Rien ne peut égaler l’amour qu’elle porte pour la robotique. Kaltouma Patric Merveille est l’étoile montante dont le Tchad peut compter pour se lancer sur le chemin de la haute technologie. Le portrait de la coach de l’équipe tchadienne de First Global Challenge.  

Si jamais elle est portée disparu, ne la cherchez pas loin. Elle serait certainement cachée dans le laboratoire de Wenaklabs pour réfléchir à la conception d’un robot. Chez elle, pas de temps à perdre. Sa distraction, ce sont ses capteurs et tournevis. Mais aussi, la transmission.

Après un court séjour à Sarh, elle débarque à N’Djamena pour préparer ‘’Novembre Numérique’’. Période pendant laquelle elle partage ses connaissances avec les geeks de la capitale.

Un vendredi, soleil au zénith, derrière une moto, Merveille honore un rendez-vous pris la veille. Lunette carrée sur un visage rond, tee-shirt à manche courte, basket aux pieds et un sac à main contenant son ordinateur. La ressemblance est nette avec les génies de la Silicon Valley.

Cette fille âgée de 22 ans est surnommée la ‘’bagarreuse’’ par ses camarades non pas pour sa bestialité mais pour son courage à affronter la complexité de la science. « Dès mon jeune âge, j’aime tout ce qui est embarqué, tout ce qui concerne la création, l’automatisme… » dit-elle. Très petite, son ‘’petit’’ grand-père l’initiait à affronter des défis en mathématique et en physique. « Ça me poussait à faire ressortir ce que j’avais en moi » poursuit-elle.
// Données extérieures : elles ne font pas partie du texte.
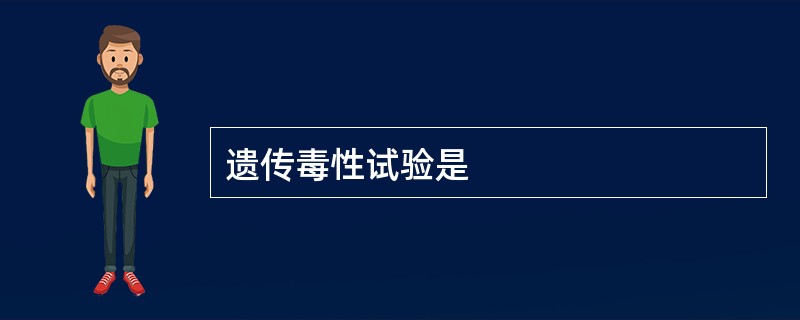 遗传毒性试验是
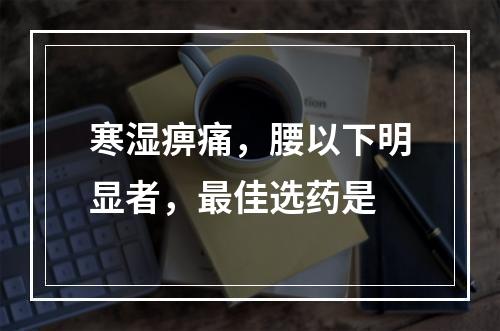 寒湿痹痛，腰以下明显者，最佳选药是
Loin de son papa, Kaltouma grandit sous le regard bienveillant de sa mère et de ses oncles. Son entourage, l’encourage à se donner la meilleure d’elle-même jusqu’à obtenir un bac scientifique en 2018. Elle opte pour le génie électrique et s’enfiche de ceux qui lui disent que c’est un métier de garçon. Trois ans plus tard, elle obtient avec brio sa licence à l’Université Charles Lwanga de Sarh, ville du sud du pays.

Mais elle refuse d’emprunter le chemin électrique. La passion pour la robotique a pris de dessus. En classe de 5ème, raconte-t-elle, elle découvre au Centre Culturel Français devenu Institut français du Tchad un documentaire sur la science-fiction. « Je suis sortie de la salle en me posant beaucoup de questions sur ce qui se cache derrière ce que j’ai vu ». Eblouie et depuis ce jour, la jeune fille ne rêve que de devenir une spécialiste de la robotique.
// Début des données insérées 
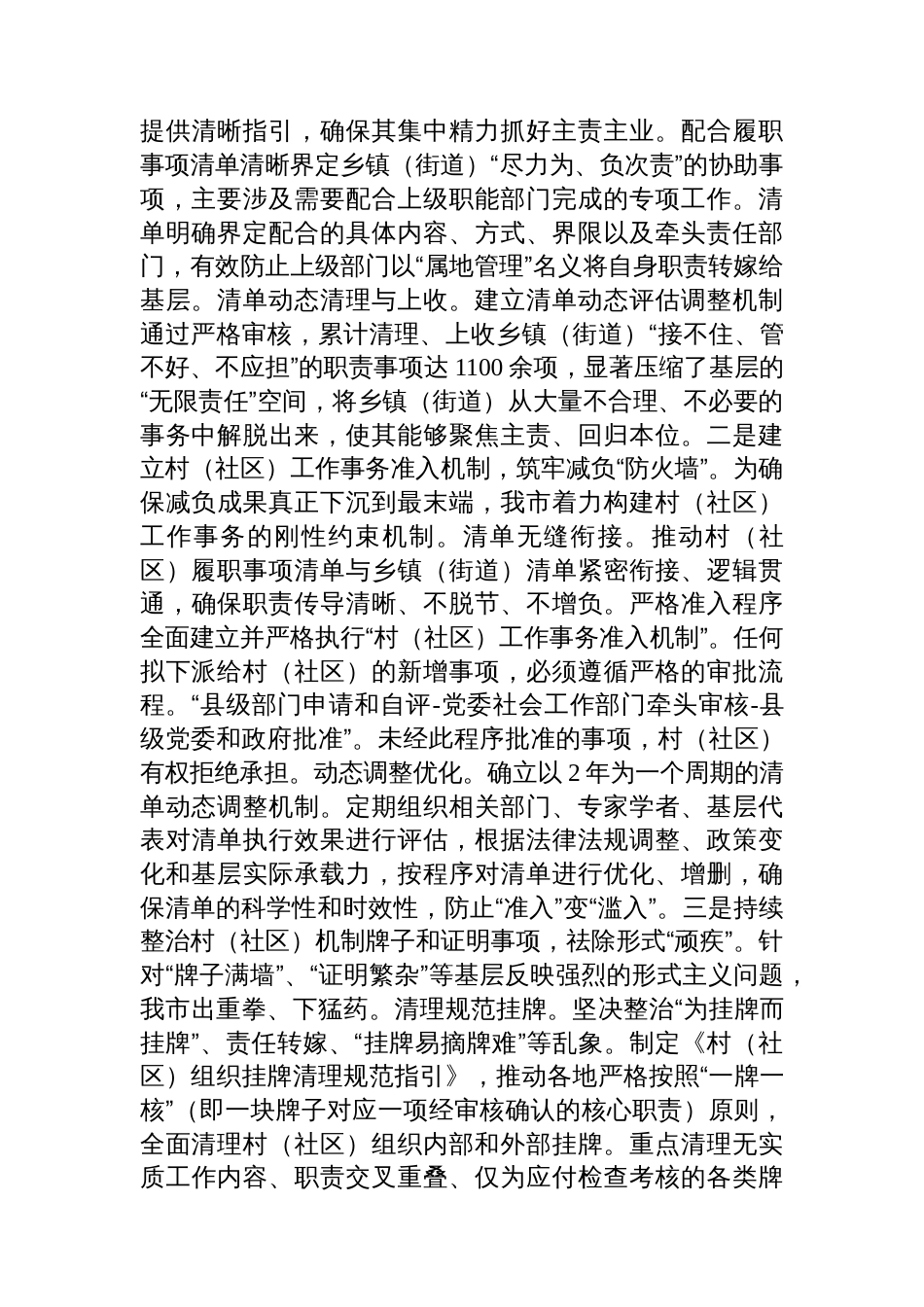 提供清晰指引，确保其集中精力抓好主责主业。配合履职事项清单清晰界定乡镇（街道）“尽力为、负次责”的协助事项，主要涉及需要配合上级职能部门完成的专项工作。清单明确界定配合的具体内容、方式、界限以及牵头责任部门，有效防止上级部门以“属地管理”名义将自身职责转嫁给基层。清单动态清理与上收。建立清单动态评估调整机制通过严格审核，累计清理、上收乡镇（街道）“接不住、管不好、不应担”的职责事项达 1100 余项，显著压缩了基层的“无限责任”空间，将乡镇（街道）从大量不合理、不必要的事务中解脱出来，使其能够聚焦主责、回归本位。二是建立村（社区）工作事务准入机制，筑牢减负“防火墙”。为确保减负成果真正下沉到最末端，我市着力构建村（社区）工作事务的刚性约束机制。清单无缝衔接。推动村（社区）履职事项清单与乡镇（街道）清单紧密衔接、逻辑贯通，确保职责传导清晰、不脱节、不增负。严格准入程序全面建立并严格执行“村（社区）工作事务准入机制”。任何拟下派给村（社区）的新增事项，必须遵循严格的审批流程。“县级部门申请和自评-党委社会工作部门牵头审核-县级党委和政府批准”。未经此程序批准的事项，村（社区）有权拒绝承担。动态调整优化。确立以 2 年为一个周期的清单动态调整机制。定期组织相关部门、专家学者、基层代表对清单执行效果进行评估，根据法律法规调整、政策变化和基层实际承载力，按程序对清单进行优化、增删，确保清单的科学性和时效性，防止“准入”变“滥入”。三是持续整治村（社区）机制牌子和证明事项，祛除形式“顽疾”。针对“牌子满墙”、“证明繁杂”等基层反映强烈的形式主义问题，我市出重拳、下猛药。清理规范挂牌。坚决整治“为挂牌而挂牌”、责任转嫁、“挂牌易摘牌难”等乱象。制定《村（社区）组织挂牌清理规范指引》，推动各地严格按照“一牌一核”（即一块牌子对应一项经审核确认的核心职责）原则，全面清理村（社区）组织内部和外部挂牌。重点清理无实质工作内容、职责交叉重叠、仅为应付检查考核的各类牌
Curiosité, discipline, travail sont ses maitres mots. Aujourd’hui, elle est responsable des machines, formatrice et accompagnatrice des projets innovants du numérique au FabLab de Wenaklabs, l’un des plus importants incubateurs du pays. « J’ai été retenue plusieurs fois pour un stage et même un emploi dans une société d’électricité mais je me sens à l’aise à Wenaklabs » balance-t-elle avec un petit sourire. Sous ses auspices, l’équipe tchadienne de ‘’First Global’’ a occupé la 5ᵉ position sur 191 pays qualifiée pour les playoff de la compétition flottant ainsi le drapeau tricolore.

Son sérieux lui a valu d’être choisie comme mentor de l’équipe du Tchad à la compétition internationale de robotique ‘’First Global Challeng’’ pour l’édition 2023 qui s’est tenue à Singapour. « Tout ce qui concerne le projet First Global cette année c’était moi qui gérais. La sélection des enfants, la formation… Transformer des enfants qui ne connaissent rien de la technologie à des enfants qui sont aujourd’hui capables de réaliser des robots. C’est quand même une fierté » se réjouit-elle.

Outre l’électronique et la robotique, la bagarreuse est aussi designer, conceptrice, décoratrice évènementielle…

Actuellement, Merveille réfléchit sur un projet en rapport avec les Objectifs de Développement Durable qui consiste à propulser les jeunes filles dans le domaine des STM (Science-Technologie-Ingénierie-Mathématiques). Sauf qu’elle regrette le manque d’efforts dont font preuve la plupart des femmes tchadiennes malgré , selon elle, les multiples opportunités qui s’offrent à elles. « Une fille au lieu d’utiliser les réseaux sociaux pour s’instruire en s’abonnant à des pages et comptes intéressants, elle préfère passer son temps sur tiktok ou s’exhiber » regrette-t-elle.

Ce vendredi-là, Kaltouma Patric Merveille ne repart plus au labo – j’ai déjà fini dit-elle – direction la maison derrière la moto.